What is needed >>
For every record that follows, write out the text exactly and omit the picture, if one is present.

Collected data entries >>
○ ○ ○ ○ ○ ○ ○

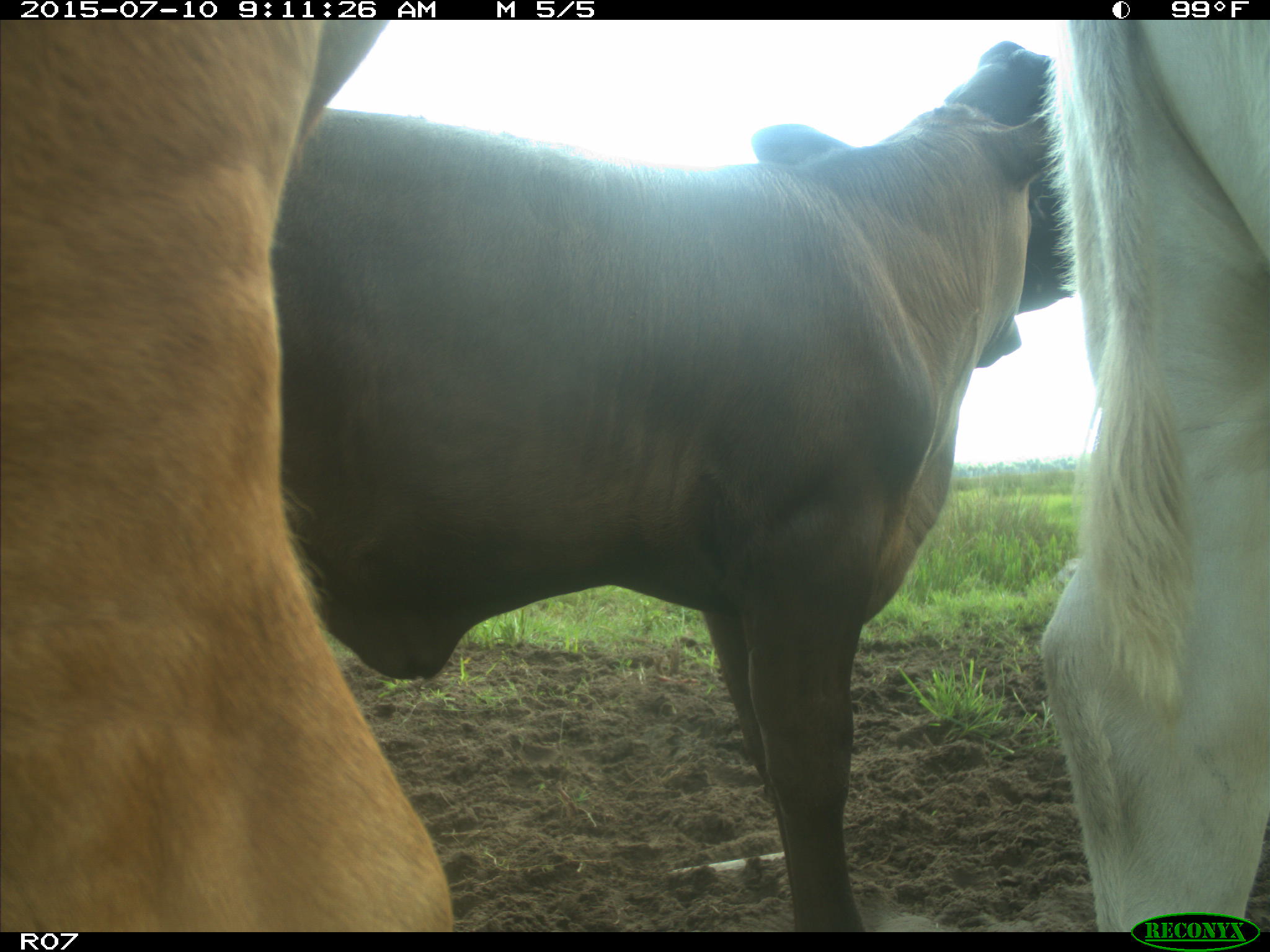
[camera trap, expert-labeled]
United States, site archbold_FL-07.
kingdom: Animalia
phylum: Chordata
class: Mammalia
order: Artiodactyla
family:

○ ○ ○ ○ ○ ○ ○

Problem solution >>
[camera trap, expert-labeled]
United States, site archbold_FL-07.
kingdom: Animalia
phylum: Chordata
class: Mammalia
order: Artiodactyla
family:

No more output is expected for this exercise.